Another key measure is the carbon border adjustment mechanism (CBAM), which is still under development. The CBAM is a tax on imported materials, coming in the form of certificates that would have to be purchased to land the product in Europe. Based on the embedded emissions of the product, the CBAM is designed to protect industries such as steelmaking by addressing carbon leakage—the risk of European production being outsourced to avoid ETS carbon prices.

"Applying CBAM will ensure that importers pay the same carbon price as EU domestic producers, thereby maintaining the competitiveness of the EU industry," ITRE explained.

EUROFER, the industry's trade group, supports the CBAM. But it opposes the proposal to accelerate phasing out ETS allowances, saying that both policies in conjunction are integral to protecting the industry while it takes a world-leader role in reducing its carbon footprint.

The ETS and CBAM have received public statements of support from global steel companies that have a presence on the continent, but also in countries that export to Europe.

"In Europe everyone is clear that this transition cannot be afforded just by the industry. The industry will pay part of the cost, governments have to support it, and customers have to pay more for green steel," said Tata Chief Executive TV Narendran on 10 February, when the company announced its quarterly earnings. "Otherwise, who's going to pay for this transition?"

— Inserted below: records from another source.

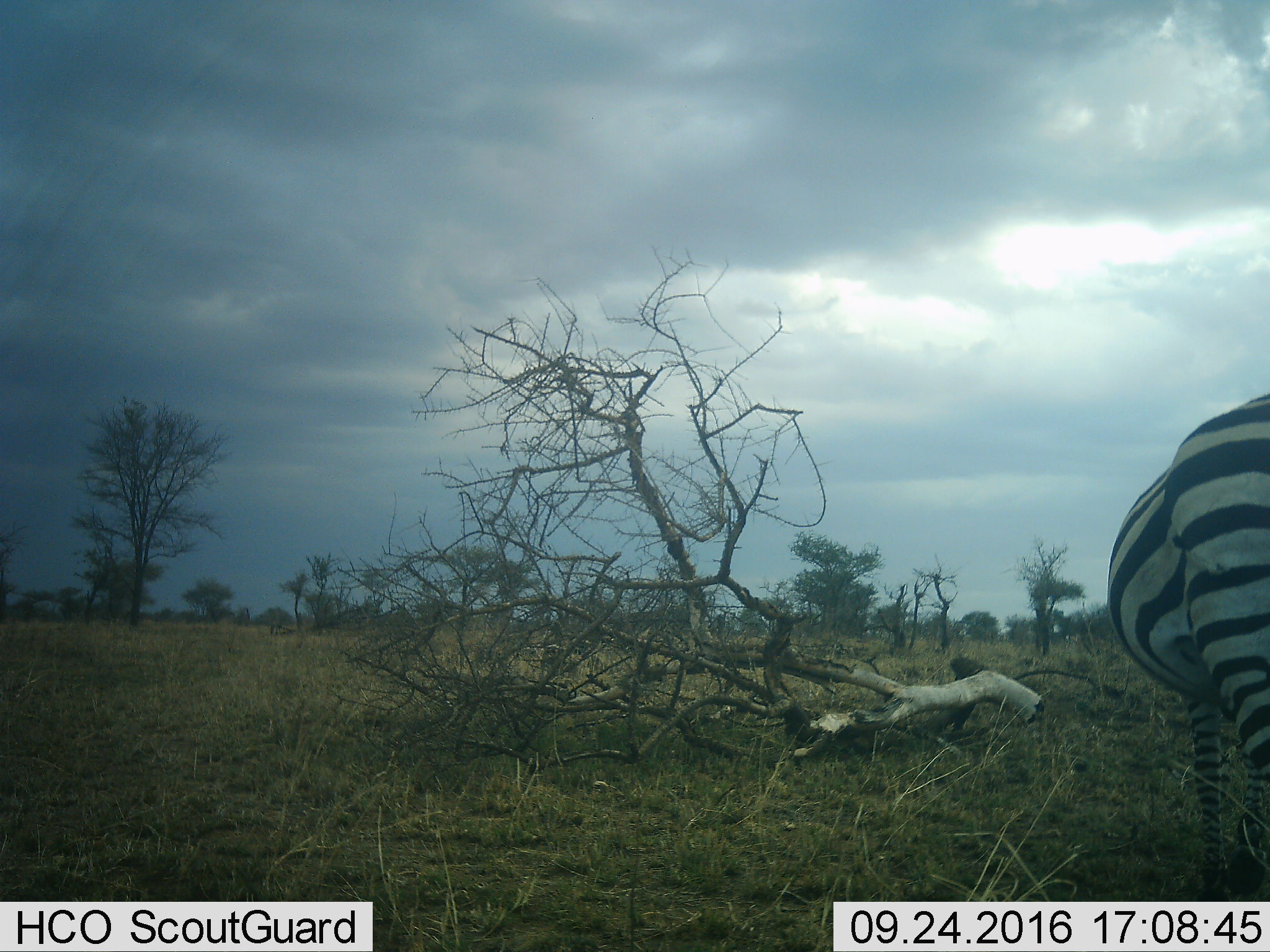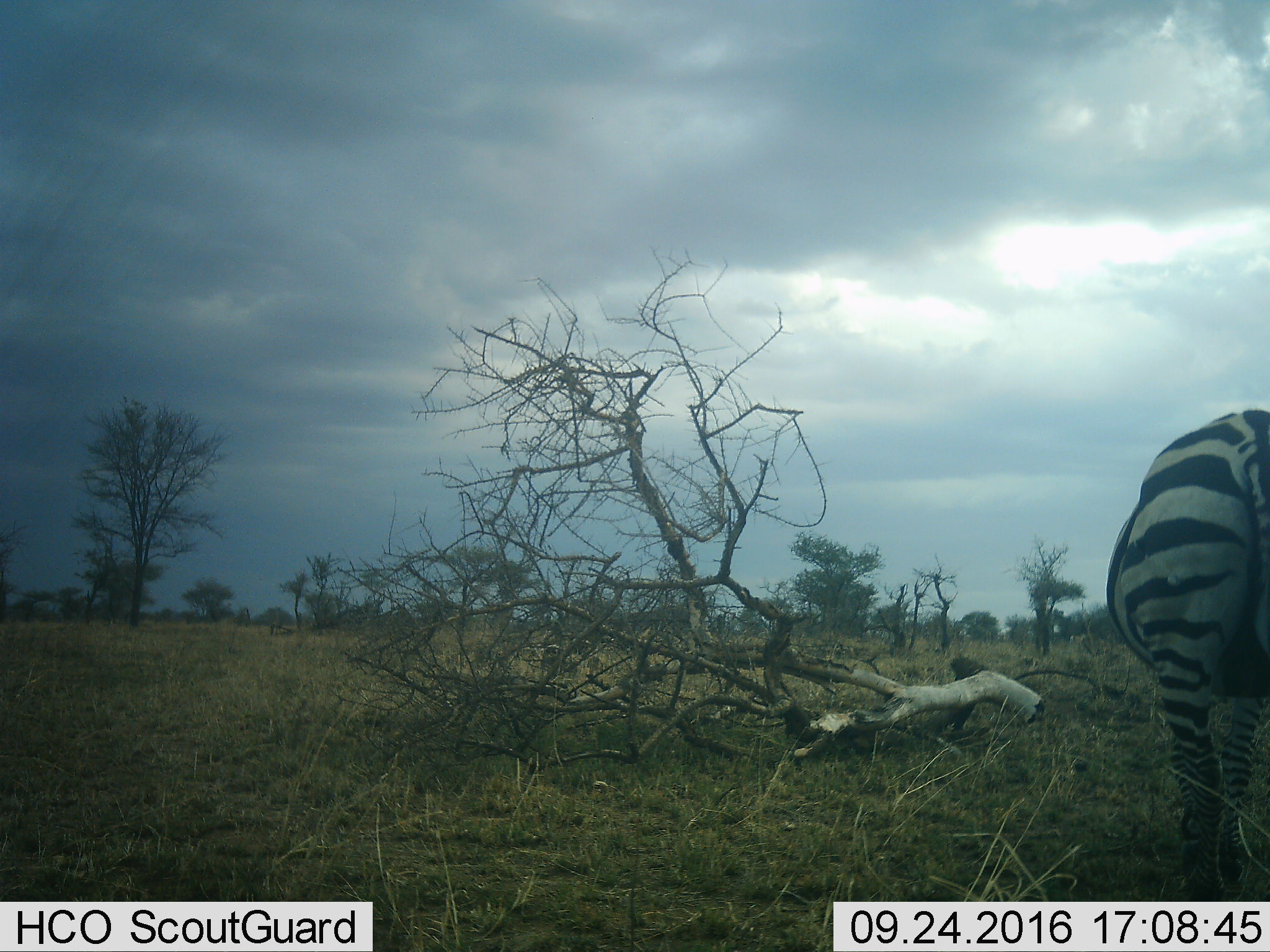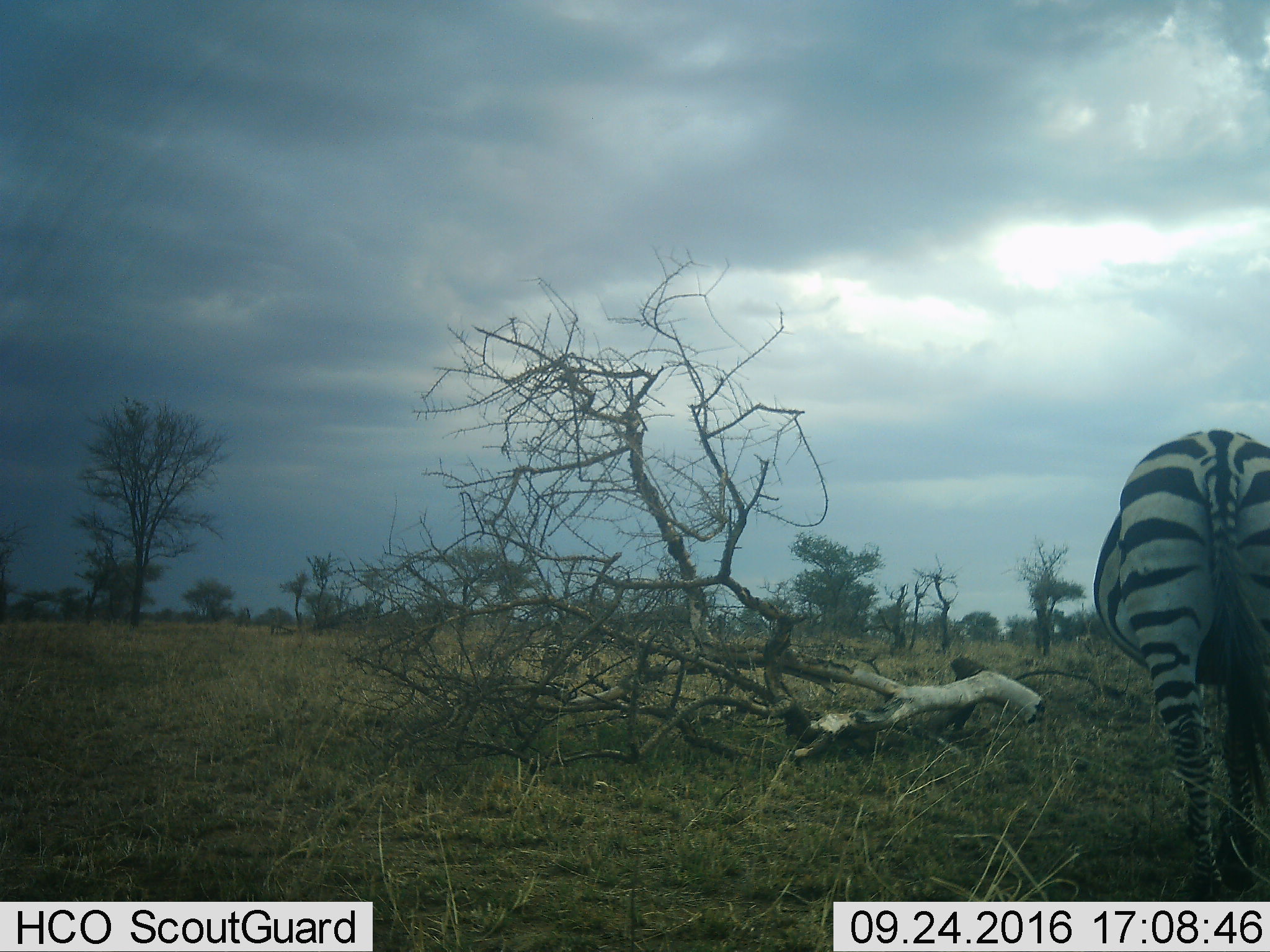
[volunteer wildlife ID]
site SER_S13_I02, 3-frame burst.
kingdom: Animalia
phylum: Chordata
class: Mammalia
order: Perissodactyla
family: Equidae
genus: Equus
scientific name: Equus quagga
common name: plains zebra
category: zebraplains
Zebraplains (plains zebra) (Equus quagga), count 1. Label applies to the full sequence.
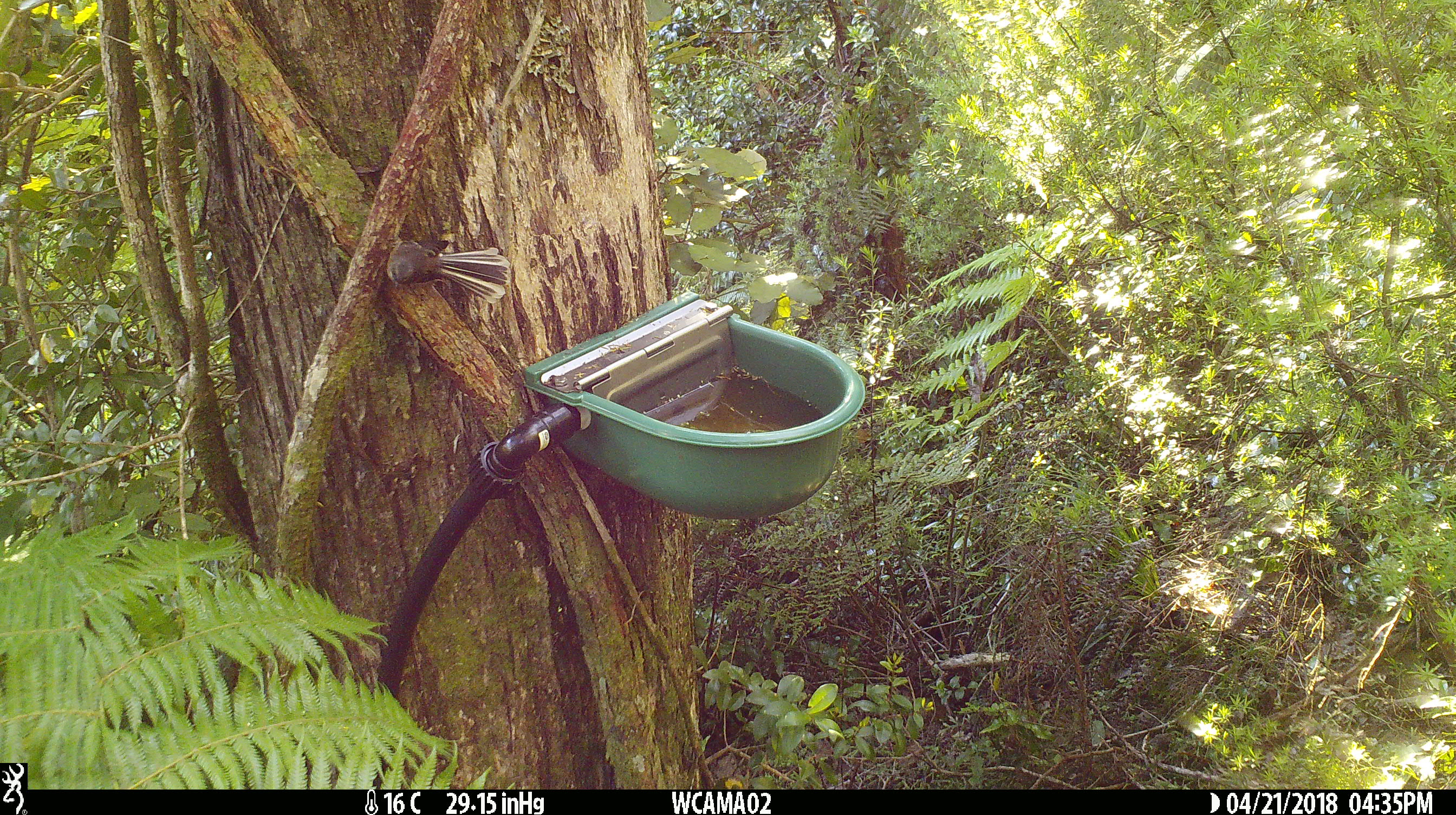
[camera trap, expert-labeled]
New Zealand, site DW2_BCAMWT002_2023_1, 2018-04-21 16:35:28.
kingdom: Animalia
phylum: Chordata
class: Aves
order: Passeriformes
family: Rhipiduridae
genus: Rhipidura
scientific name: Rhipidura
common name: fantails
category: fantail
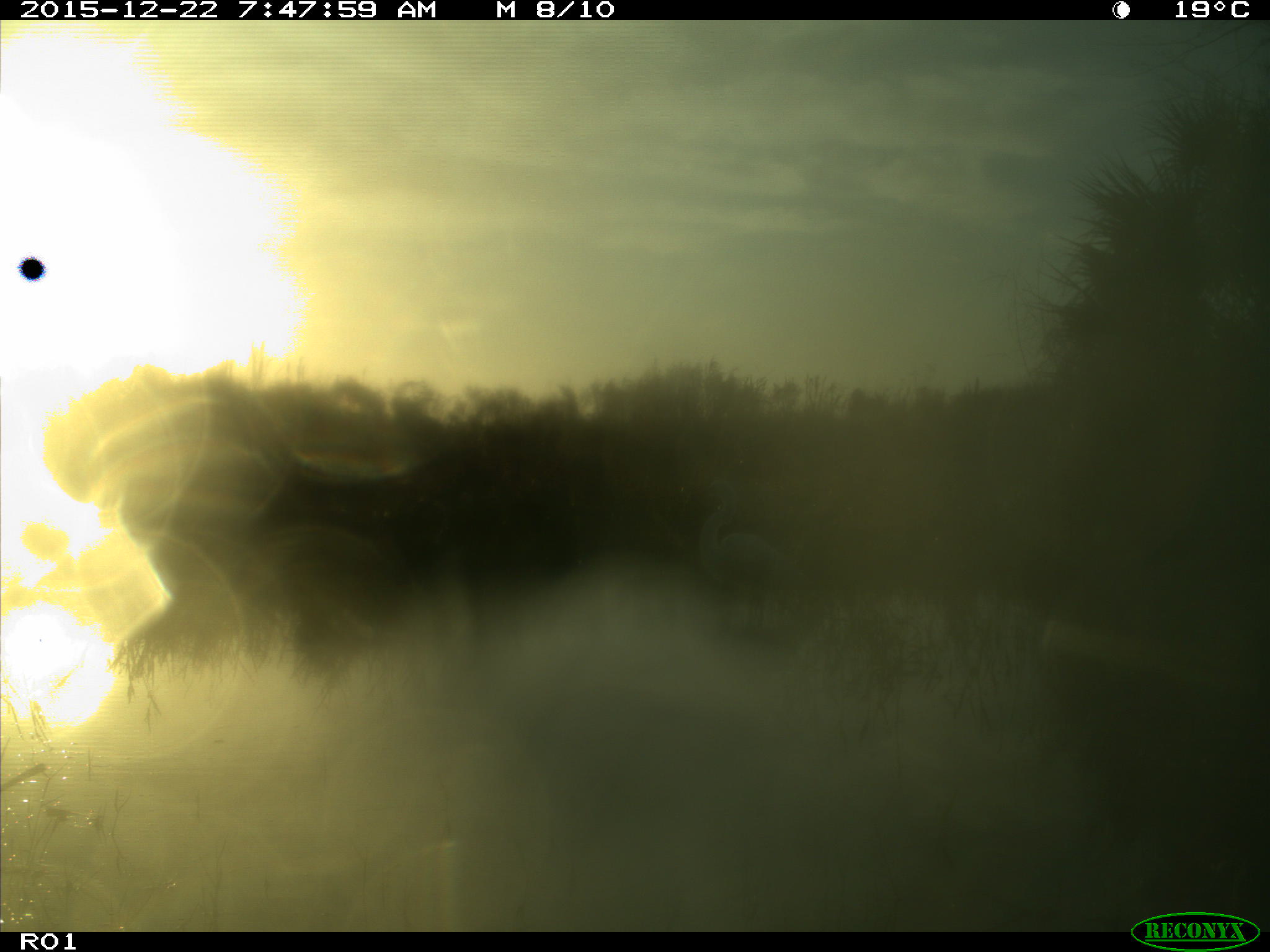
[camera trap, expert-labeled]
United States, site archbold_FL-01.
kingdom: Animalia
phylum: Chordata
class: Aves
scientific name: Aves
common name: birds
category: unidentified bird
Unidentified bird (birds) (Aves).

Tata, based in India, produced nearly 7.8 million mt of steel in its most recent quarter, which ended 31 December 2021. Of that total, 62% was produced in India (4.8 million mt), and 38% in the UK and Netherlands (3 million mt). At a Netherlands facility, Tata is in the midst of a €300 million upgrade program to reduce emissions of particulates and nitrogen oxides by more than 90%.

While the industry in Europe has enjoyed a post-COVID rebound with steel consumption up by 13.8% in 2021 compared with 2020, EUROFER said that growth in 2022 and 2023 will be a "moderate" 3.2% and 1.7% respectively. Slower growth and the need for massive investments make it especially important to get the transition to greener steel right, said Axel Eggert, EUROFER executive director said on 10 February.

"The positive trend in steel-using industries and in steel demand observed since the end of 2020 continues, but the outlook is becoming gloomier," Eggert said. "Ongoing supply chain disruptions, skyrocketing energy and carbon prices as well as persisting inflation are putting the recovery of the steel sector at risk. Combined with the current EU climate and energy policies, these are the ingredients of a dangerous cocktail that may drive Europe into a structural crisis and industry out of Europe."